The Great Biofuels Con

According to the World Bank’s top economist, Don Mitchell, biofuels had been responsible for three-quarters of the 140 per cent rise in world food prices between 2002 and 2008. It was this that last October prompted Jean Ziegler, the UN’s “special rapporteur on the right to food”, to comment that biofuels could only bring “more hunger to the poor people of the world” and were a “crime against humanity”.

A field of rapeseed in England and Africans reveive food relief
Yellow peril: while Britain’s farmers are encouraged to turn their fields over to rapeseed for biofuels, the world food crisis has driven people in Ethiopia to the brink of starvation

Rarely in political history can there have been such a rapid and dramatic reversal of a received wisdom as we have seen in the past 18 months over biofuels – the cropping of living plants, such as soya beans, wheat and sugar cane, to generate energy.

Two years ago biofuels were still being hailed as a dream solution to what was seen as one of the most urgent problems confronting mankind – our dependence on fossil fuels, which are not only finite but seemed to be threatening the world with the catastrophe of global warming.

Work to complete –
Retype the passage of the biofuels article from "Two years ago" to "of global warming." without altering any wording or punctuation.

Data section –
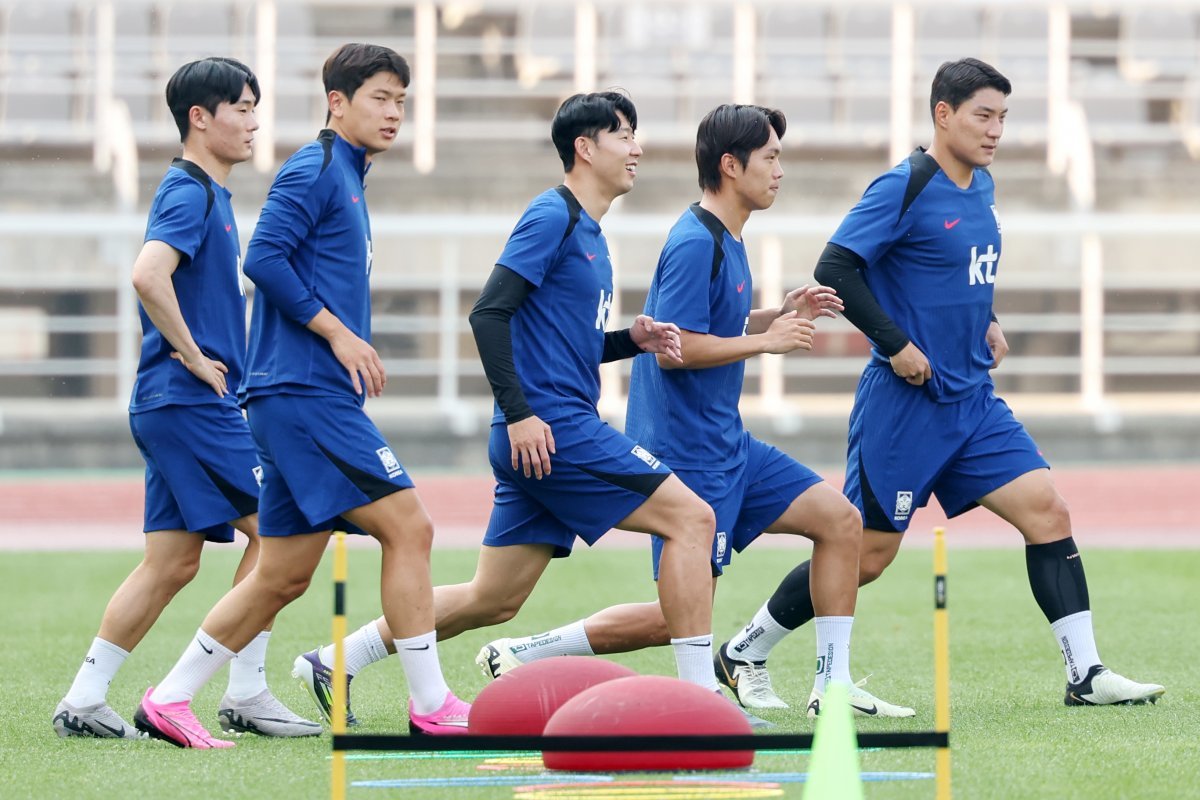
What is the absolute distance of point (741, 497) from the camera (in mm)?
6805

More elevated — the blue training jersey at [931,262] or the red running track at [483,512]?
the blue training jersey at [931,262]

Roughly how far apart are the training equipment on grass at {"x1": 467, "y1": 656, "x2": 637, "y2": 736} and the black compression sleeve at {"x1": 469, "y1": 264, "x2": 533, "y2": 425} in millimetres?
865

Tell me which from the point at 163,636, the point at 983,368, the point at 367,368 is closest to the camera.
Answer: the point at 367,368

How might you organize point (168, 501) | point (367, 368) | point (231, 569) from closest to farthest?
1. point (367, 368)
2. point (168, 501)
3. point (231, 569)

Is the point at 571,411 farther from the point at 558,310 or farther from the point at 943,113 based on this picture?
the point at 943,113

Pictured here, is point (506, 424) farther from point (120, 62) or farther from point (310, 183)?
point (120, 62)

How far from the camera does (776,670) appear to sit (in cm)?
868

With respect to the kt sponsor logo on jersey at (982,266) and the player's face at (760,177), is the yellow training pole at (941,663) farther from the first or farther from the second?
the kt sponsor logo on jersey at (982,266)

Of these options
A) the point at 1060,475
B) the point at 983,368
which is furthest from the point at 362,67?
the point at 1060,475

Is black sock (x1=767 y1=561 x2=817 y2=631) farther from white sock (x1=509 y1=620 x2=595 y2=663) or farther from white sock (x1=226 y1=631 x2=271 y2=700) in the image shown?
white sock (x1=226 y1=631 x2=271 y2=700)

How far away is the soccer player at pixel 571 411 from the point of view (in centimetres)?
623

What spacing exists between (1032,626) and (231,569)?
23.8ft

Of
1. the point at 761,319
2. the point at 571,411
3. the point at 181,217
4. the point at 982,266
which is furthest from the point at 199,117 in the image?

The response –
Two years ago biofuels were still being hailed as a dream solution to what was seen as one of the most urgent problems confronting mankind – our dependence on fossil fuels, which are not only finite but seemed to be threatening the world with the catastrophe of global warming.